Yapmanız gereken tek şey, oluşturulan taslakları görüntülemek, düzenlemek ve paylaşmaya ve yayınlamaya hazır olduğunuzda dışa aktarmaktır!

İşte Jerry Dugan’a ait bir gönderinin örneği:

3. Podcast şov notlarınızı dakikalar içinde oluşturun

Muhtemelen şov notlarının buna değer olup olmadığı konusunda birkaç kez tereddüt etmişsinizdir.

Şov notları için gerçek ROI nedir?

SEO faydası sağlarlar mı?

Dinleyicileriniz gerçekten şov notları sayfalarını ziyaret ediyorlar mı?

Tüm yayın sonrası görevleriniz arasında, şov notları en zaman alıcı olanıdır ve gerçek ROI’nı anlamak konusunda en zor olanıdır.

Deirdre, Capsho’nun size şov notlarını inanılmaz kolay hale getirmenize nasıl yardımcı olabileceğini anlatmak için geri döndü!

Capsho ile yapmanız gereken tek şey, podcast bölümünüzün ses veya video dosyasını yüklemek, bölüm konunuzu seçmek ve ardından bölümünüz için oluşturduğu şov notlarını görmek!

Capsho, oluşturduğu 12 farklı içerik bloğuyla şov notlarınızı oluşturmanızı sağlar.

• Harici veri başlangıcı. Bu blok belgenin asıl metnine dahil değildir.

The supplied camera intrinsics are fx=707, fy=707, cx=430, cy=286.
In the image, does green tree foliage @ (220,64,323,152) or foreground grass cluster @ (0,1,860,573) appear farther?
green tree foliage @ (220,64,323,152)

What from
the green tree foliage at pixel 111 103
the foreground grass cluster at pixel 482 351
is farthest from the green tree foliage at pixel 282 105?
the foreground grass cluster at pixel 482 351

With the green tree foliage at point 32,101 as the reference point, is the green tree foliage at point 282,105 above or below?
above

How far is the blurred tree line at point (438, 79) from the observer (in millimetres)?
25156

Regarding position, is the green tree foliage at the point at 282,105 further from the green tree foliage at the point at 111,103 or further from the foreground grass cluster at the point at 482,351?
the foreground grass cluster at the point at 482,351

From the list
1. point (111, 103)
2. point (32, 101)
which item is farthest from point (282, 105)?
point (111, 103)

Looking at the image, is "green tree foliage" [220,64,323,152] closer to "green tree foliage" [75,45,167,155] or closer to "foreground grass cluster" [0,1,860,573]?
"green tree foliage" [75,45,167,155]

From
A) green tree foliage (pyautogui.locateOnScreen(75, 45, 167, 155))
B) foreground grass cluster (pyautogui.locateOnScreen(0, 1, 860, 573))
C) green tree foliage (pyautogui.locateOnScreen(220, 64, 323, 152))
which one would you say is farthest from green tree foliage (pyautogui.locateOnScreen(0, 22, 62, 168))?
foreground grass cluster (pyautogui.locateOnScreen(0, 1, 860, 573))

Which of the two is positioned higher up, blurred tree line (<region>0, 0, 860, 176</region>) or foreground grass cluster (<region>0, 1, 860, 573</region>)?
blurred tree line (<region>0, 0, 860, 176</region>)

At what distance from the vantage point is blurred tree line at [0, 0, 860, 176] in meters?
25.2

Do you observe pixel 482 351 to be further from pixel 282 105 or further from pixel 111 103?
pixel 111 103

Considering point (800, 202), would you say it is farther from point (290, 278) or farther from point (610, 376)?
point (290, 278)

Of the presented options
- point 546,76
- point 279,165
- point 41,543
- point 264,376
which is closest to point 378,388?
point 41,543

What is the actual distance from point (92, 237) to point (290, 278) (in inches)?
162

Alıntılardan zaman damgalı bölüm özetlerine ve hatta bölümde bahsedilen merak uyandırıcı detaylara ve kaynaklara kadar her şeyi içerir.

4. Web sitenizin tamamen erişilebilir olması için transkripsiyonları sağlayın

Çoğu podcast yayıncısı şu anda web sitelerinde transkript sağlamıyor, ve yüzeyde, insanların transkriptleri okumadığını varsayabilirsiniz, ancak dürüst olmak gerekirse, bu varsayımınız yanlış.

İşitme engelli ziyaretçilerinizin içeriğinize hala erişebilmesi için erişilebilir bir web sitesine sahip olmak zorunluluktur.

Ve Capsho’nun yardımıyla, transkriptler sadece bir düğmeye tıklamakla dakikalar içinde oluşturuluyor!

Deirdre, bize detayları verin…

Bölüm ses veya video dosyanız işlendiğinde, tam bir transkripti zaman veya konuşmacı bazlı olarak görüntüleyebilirsiniz (bunlar arasında basit bir geçiş yaparak), doğrudan uygulama içinde düzenleyebilir ve Google Doküman veya Word belgesi olarak dışa aktarabilirsiniz!

Eğer tüm bunlar gerçek olacak kadar güzel geliyorsa – veya gerçekten işe yarayacak kadar basit görünmüyorsa – o zaman Capsho’yu kendi başınıza deneme zamanı geldi!

EOFire.com/capsho adresini ziyaret ederek bu özellikleri ücretsiz deneyebilirsiniz ve daha fazlasını keşfedebilirsiniz!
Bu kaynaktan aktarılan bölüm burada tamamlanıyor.